For two years after his major surgery, Sandy lived in remission, tending to his new garden of beets, spinach, and kale that he juices, and traveling all over the country for his kids’ hockey games. “I really felt I had beat it,” he says.

But in October 2018, when blood appeared in his urine, tests showed that the colon cancer was back; this time, it had spread to his bladder. “I was in a dark place,” Sandy says. He then took on his new challenge with gusto. “I will get past this,” he said at the time. “Just add this to my résumé.”

Sandy underwent surgery again. Dr. Douglas Scherr, an attending urologist at NewYork-Presbyterian/Weill Cornell Medical Center and professor of urology and clinical director of urologic oncology at Weill Cornell Medicine, removed the tumor from Sandy’s bladder wall using a robotic procedure.

Since then, Sandy has been disease-free. “His risk of recurrence still remains high,” Dr.

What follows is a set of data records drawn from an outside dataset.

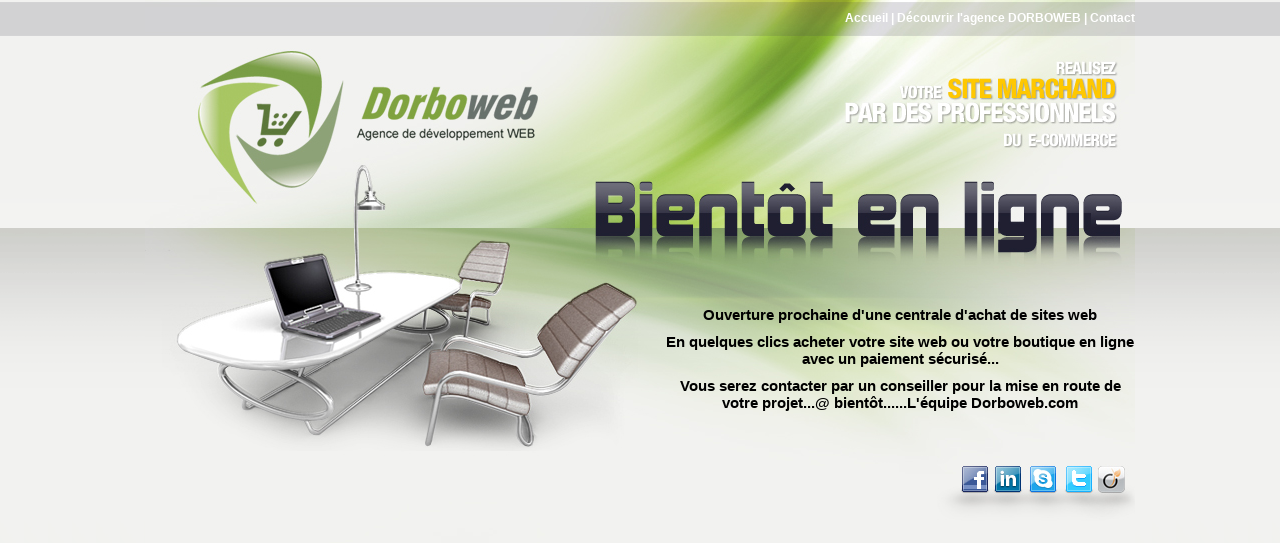

--- FILE ---
content_type: text/html
request_url: https://www.facaweb.fr/
body_size: 1347
content:
<!DOCTYPE html PUBLIC "-//W3C//DTD XHTML 1.0 Transitional//EN" "http://www.w3.org/TR/xhtml1/DTD/xhtml1-transitional.dtd">
<html xmlns="http://www.w3.org/1999/xhtml">
<head>
<meta http-equiv="Content-Type" content="text/html; charset=utf-8" />
<title>Acheter votre boutique en ligne en quelques clics avec un paiement sécurisé sur Dorboweb.Com</title>
<meta name="Description" content="Désormais il est possible d'acheter en ligne votre boutique en ligne avec un paiement sécurisé. En quelques clics votre projet validé démarre et vous serez contacté par un conseiller de l'agence Dorboweb" />
<meta name="keywords" content="acheter sa boutique en ligne, créer une boutique en ligne, site marchand, projet site ecommerce, site de vente en ligne" />
<meta http-equiv="content-language" content="french"  />
<meta name="classification" content="entreprise"  />
<meta name="author" content="http://www.acheter-sa-boutique-en-ligne.fr" />
<meta name="publisher" content="http://www.acheter-sa-boutique-en-ligne.fr" />
<meta http-equiv="expires" content="0" />
<meta http-equiv="Pragma" content="no-cache" />
<meta name="robots" content="index, follow, all" />
<meta name ="search engines" content="all" />
<meta name="Updated" content="daily" />
<meta name="revisit-after" content="1 day" />
<link href="cssdcs/styledbcs.css" rel="stylesheet" type="text/css" />
<meta name="google-site-verification" content="FhXP5UwMkQnaF72MaXx_KrmCpl4SIEyMjqmxvAYtWuw" />
<script type="text/javascript">

  var _gaq = _gaq || [];
  _gaq.push(['_setAccount', 'UA-5313879-28']);
  _gaq.push(['_trackPageview']);

  (function() {
    var ga = document.createElement('script'); ga.type = 'text/javascript'; ga.async = true;
    ga.src = ('https:' == document.location.protocol ? 'https://ssl' : 'http://www') + '.google-analytics.com/ga.js';
    var s = document.getElementsByTagName('script')[0]; s.parentNode.insertBefore(ga, s);
  })();

</script>
</head>
<body>
<div id="wrapper" align="center">
<div id="container">
  <table width="100%" border="0" cellspacing="0" cellpadding="0">
    <tr>
      <td height="37" colspan="2" align="right" class="whiteText"><a href="index.html" title="COLOMBARASTORES, storistes en suisse romande depuis 40 ans" target="_self">Accueil</a> | <a href="agence-de-developpement-web-freelance.html" title="Découvrez l'agence de dévelopement web freelance DORBOWEB" target="_self">Découvrir l'agence DORBOWEB</a> | <a href="contact.html" title="contacter l'agence de développement web DORBOWEB">Contact</a></td>
    </tr>
    <tr>
      <td height="416" rowspan="2" align="left" valign="top"><a href="http://www.dorboweb.com" title="Dorboweb agence de développement web freelance à Antibes-Juan-les-pins" target="_blank"><img src="images/spacer.gif" alt="Dorboweb agence de développement web freelance à Antibes-Juan-les-pins" width="500" height="150" border="0" /></a></td>
      <td width="470" height="259" align="left" valign="top">&nbsp;</td>
    </tr>
    <tr>
      <td height="157" align="center" valign="top"><h1>Ouverture prochaine d'une centrale d'achat de sites web</h1>
        <h1>En quelques clics acheter votre site web ou votre boutique en ligne avec un paiement sécurisé...</h1>
        <h1>Vous serez contacter par un conseiller pour la mise en route de votre projet...@ bientôt......L'équipe Dorboweb.com</h1></td>
    </tr>
    <tr>
      <td height="59" colspan="2" align="right"><img src="images/spacer.gif" alt="links" width="250" height="59" border="0" usemap="#Map" /></td>
    </tr>
    <tr>
      <td colspan="2">&nbsp;</td>
    </tr>
  </table>
</div>



</div>

<map name="Map" id="Map">
  <area shape="rect" coords="75,10,105,41" href="http://fr-fr.facebook.com/dorboweb" target="_blank" title="Retrouvez l'agence de développement web freelance sur Facebook" />
  <area shape="rect" coords="112,10,138,41" href="http://fr.linkedin.com/in/dorboweb" target="_blank" title="Retrouvez DORBOWEB sur LINKEDIN" />
  <area shape="rect" coords="144,11,172,42" href="skype:www.dorboweb.com?chat" target="_blank" title="Nous contacter par Skype" />
  <area shape="rect" coords="181,11,209,43" href="http://twitter.com/dorboweb" target="_blank" title="Suivez l'agence DORBOWEB sur TWITTER" />
  <area shape="rect" coords="214,13,239,41" href="http://www.viadeo.com/fr/profile/boalem.dorbani" target="_blank" title="Retrouvez Dorboweb sur Viadeo" />
</map>
</body>
</html>


--- FILE ---
content_type: text/css
request_url: https://www.facaweb.fr/cssdcs/styledbcs.css
body_size: 246
content:
@charset "utf-8";
.text {
	font-family: Tahoma, Geneva, sans-serif;
	font-size: 12px;
	font-style: normal;
	line-height: 18px;
	font-weight: normal;
}
.text a {
	font-family: Tahoma, Geneva, sans-serif;
	font-size: 12px;
	color: #000;
	font-weight: bold;
}
.text a:link {
	text-decoration: none;
}
.text a:visited {
	text-decoration: none;
	color: #000;
}
.text a:hover {
	text-decoration: none;
	color: #F90;
}
.text a:active {
	text-decoration: none;
	color: #000;
}
<!--
body {
	margin-left: 0px;
	margin-top: 0px;
	margin-right: 0px;
	margin-bottom: 0px;
	background-image:url(../images/mainBg.gif);
	background-repeat:repeat-x;
	background-color:#F0F1EB;
}
-->
#wrapper{}
#container{
	background-image:url(../images/ComingsoonPic.jpg);
	background-repeat:no-repeat;
	width:990px;
	height:550px;}
h1{
	font-family:Tahoma, Geneva, sans-serif;
	font-size:15px;
	color:#000;
	font-weight:bold;}
	
.whiteText{
		font-family: Tahoma, Geneva, sans-serif;
	font-size: 12px;
	color: #FFF;
	font-weight: bold;}
<!--
a {
	font-family: Tahoma, Geneva, sans-serif;
	font-size: 12px;
	color: #FFF;
	font-weight: bold;
}
a:link {
	text-decoration: none;
}
a:visited {
	text-decoration: none;
	color: #FFF;
}
a:hover {
	text-decoration: none;
	color: #F90;
}
a:active {
	text-decoration: none;
	color: #FFF;
}
-->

Shah says, “so we’ll continue to monitor him, but he’s doing quite well.”

These days, Sandy is happy to go in for his screenings, and he has become an advocate for people getting screened for colon cancer at age 45. The American Cancer Society last year lowered the age recommendation from 50 to 45 for people at average risk.

“People are scared of a colonoscopy, but I tell them it’s the best 30-minute sleep of my life,” he says with a laugh.

Colorectal cancer rates in young adults have been rising sharply, Dr. Shah explains. One recent study found that adults born in 1990 have double the risk of colon cancer and four times the risk of rectal cancer, compared to people born around 1950.

“If Sandy had gotten screened at 45, the cancer might have been found before it spread to his liver,” he says.

“I told Sandy, ‘Before we talk about getting your affairs in order, let’s focus on the treatment.’ We use our entire arsenal against the cancer.”

— Dr. Manish Shah

Living With Purpose

Sandy’s life, meanwhile, has taken on a greater purpose. “I want to talk to patients and give them hope,” he says.

Indeed, the day after his bladder surgery, Sandy sat propped up in his hospital bed, speaking on the phone with a man diagnosed with colon cancer. Since then, Sandy has spoken to dozens of colon cancer patients on the phone and in hospitals, many through an organization that connects patients with survivors, and he has launched a “Cancer with Sandy” Facebook support group.

“I’ve been living with this disease for five years,” Sandy says. “I’m probably going to live with it for the rest of my life, so it’s part of my life.” Yet he adds, “I feel like I’ve been going through this because this is my calling. I want to help people, I want to give them hope. If I can help one person, I feel like I’ve done a good job.”

“It feels so good to tell my story,” he adds, “because Dr. Shah gave me hope that day when he told me that surgery was possible.”

Sandy is grateful to be able to see his son and daughter being recruited to play hockey when they go off to college. “I wake up every day and thank God that I’m alive.”

And he is thankful to Drs. Shah, Halazun, and Scherr and the rest of his healthcare providers for not giving up on him.

The way the doctors cared for Sandy, he says, “I felt like they loved me.”

“The whole team was awesome,” he adds. “I was so lucky to have found them. These days, even when things are stressful, I don’t let it bother me. I have a beautiful wife and two healthy children … it seems impossible that I’m still living, but I feel like a damn lucky guy.”